• [Instruction]
Recast the lines from the one containing "What is the" through the one containing "10.7 metres" as a JSON list of strings, one string per line, with blank lines omitted.

• [Excerpted records]

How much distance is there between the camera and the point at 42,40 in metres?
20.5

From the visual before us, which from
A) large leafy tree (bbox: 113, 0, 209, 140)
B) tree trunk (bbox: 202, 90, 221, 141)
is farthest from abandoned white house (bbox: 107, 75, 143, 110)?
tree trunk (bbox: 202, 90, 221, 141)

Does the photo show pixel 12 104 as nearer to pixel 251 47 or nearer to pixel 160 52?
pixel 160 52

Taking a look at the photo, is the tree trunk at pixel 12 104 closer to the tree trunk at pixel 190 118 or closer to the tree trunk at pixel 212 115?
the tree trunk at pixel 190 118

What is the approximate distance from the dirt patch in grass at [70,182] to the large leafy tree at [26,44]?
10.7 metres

--

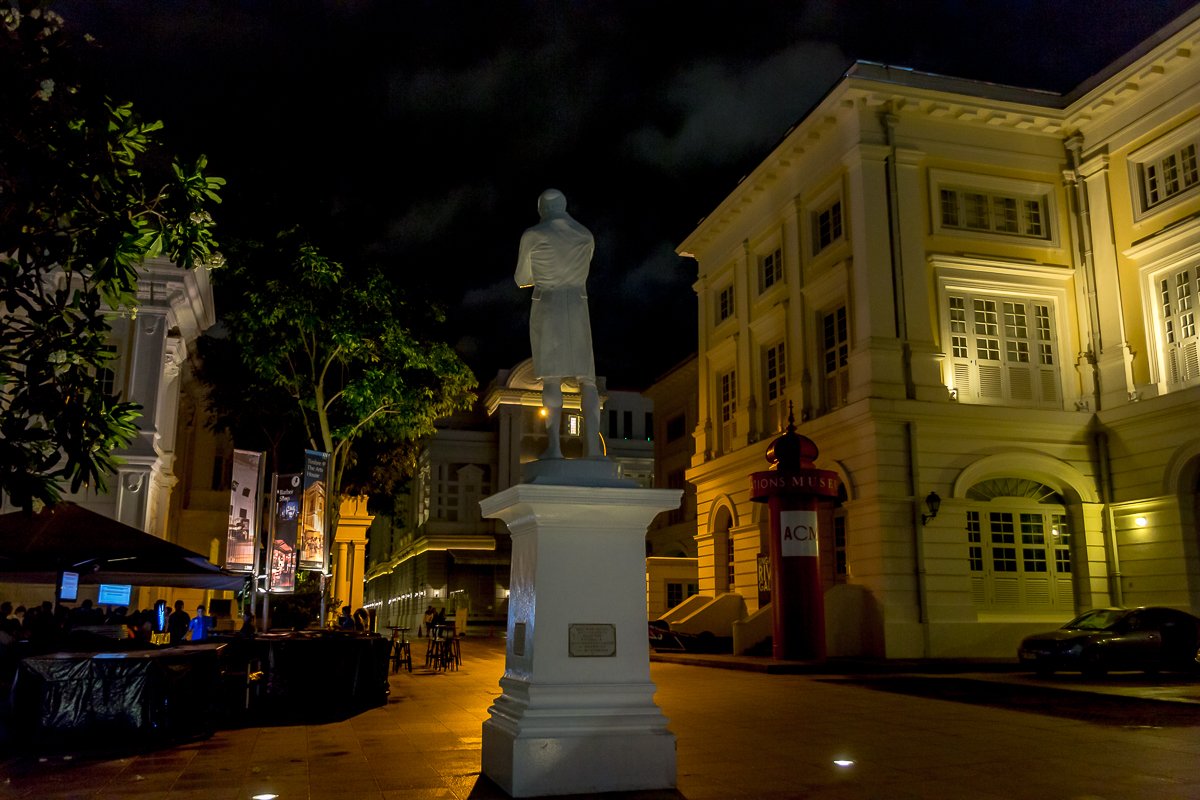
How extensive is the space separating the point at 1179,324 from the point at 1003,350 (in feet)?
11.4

• [Written reply]
[
  "What is the approximate distance from the dirt patch in grass at [70,182] to the large leafy tree at [26,44]?",
  "10.7 metres"
]